Aparca el carrito en un lateral de la cabecera de refrescos, para no molestar, y se sienta en el suelo desalentada, con la espalda apoyada en las gaseosas de oferta.
No encuentra el tomate frito.
Trata de recordar en qué sección lo tenían la última vez, pero es incapaz: ni en pastas, legumbres y arroces, ni en conservas, ni en salsas y aperitivos… una nube espesa impide que la imagen sea clara ¿Quién demonios organiza allí las cosas?
Necesita el tomate frito. Para la lasaña del domingo.
Mira a su alrededor, perdida, buscando un uniforme verde y naranja entre el gentío que pueda orientarla. Pero un sábado por la tarde es poco menos que misión imposible. Cierra los ojos y hace un repaso mental del resto de la lista. Los abre angustiada al darse cuenta de que tampoco ha visto el parmesano para gratinar.
Los domingos toca lasaña gratinada. Con parmesano.
Siente que se ahoga. Trata de respirar profundamente para calmarse. Lo primero es levantarse de allí. Aunque nadie le ha preguntado si le pasa algo, varias personas la han mirado con cara rara e, incluso, con desprecio. Hace un esfuerzo por aclarar esa extraña bruma y centrarse en sus objetivos.
Tomate. Queso. Lasaña. Domingo.
Mamá.
No, no… ¡No!
Lleva toda la vida siguiendo las normas que su madre consideraba intolerable no cumplir. Se queda anonadada cuando una voz interior grita plantando cara al rígido esquema incrustado en su vida: «¡Compra arroz y haz una paella, como la gente vulgar! ¡Te mueres por hacerlo!»
Sus piernas reviven, su corazón se aligera. Se pone en pie y corre por los pasillos hacia la pescadería. De reojo ve la estantería del tomate, donde siempre había estado y algo dentro de ella le había impedido ver. El queso también está en su lugar habitual, junto a las pizzas, pero no se detiene.
Ilusionada como una niña se relame pensando en gambas y berberechos, en pimiento rojo y habas, en mejillones y calamar.
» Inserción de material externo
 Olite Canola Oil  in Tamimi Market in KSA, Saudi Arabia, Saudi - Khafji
Y no volverá a lavar toda la ropa de los armarios cada tres meses. Ni a sacar brillo a los espejos con ocho movimientos circulares de la manopla azul, ni a ordenar la despensa por colores, ni a comprobar cuatro veces que ha echado la llave cada noche, ni a encender velas en cada esquina para espantar a los espíritus del desorden, ni a poner la lavadora todos los martes, limpiar las ventanas los jueves, hacer lentejas los miércoles…
Su madre jamás se enterará.
Entre otras cosas porque hace cinco años que decidió morirse dignamente un viernes de Dolores y ser enterrada con cinco ramos de crisantemos blancos dispuestos en semicírculo sobre un ataúd de caoba forrado en seda azul, como tenía planificado.
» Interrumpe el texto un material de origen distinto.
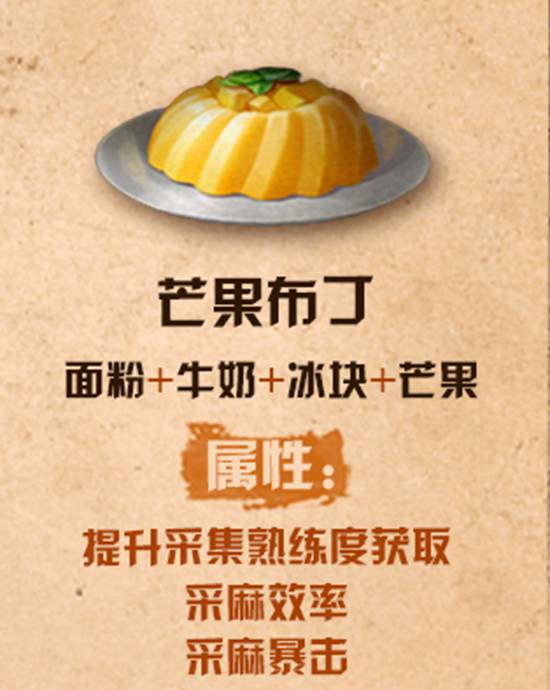 明日之后芒果布丁怎么做 芒果布丁制作方法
Después de pagar, su mano tiembla. Ha estado a punto de meter los billetes doblados en el compartimento de las monedas en vez de estirarlos perfectamente en su lugar de la cartera.
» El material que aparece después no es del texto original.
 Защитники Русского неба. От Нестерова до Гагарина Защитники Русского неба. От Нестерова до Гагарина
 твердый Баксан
Pero quizá sea demasiada insumisión para un solo día.
Genial microrrelato. Su autora nos envuelve y nos atrapa en esa angustia contagiosa de quien hereda la personalidad ancástica. Me ha gustado cómo transmite la necesidad de liberación de su protagonista para dejar atrás un peso que no le pertenece. Etupenda frase final. Felicidades.
Muchas gracias María. Hay esquemas mentales difíciles de romper y aunque objetivamente se sepa que no tienen porqué ser rígidos, ni siquiera razón para existir o mantenerlos, a veces se tarda tiempo en lograr superarlos. Un abrazo.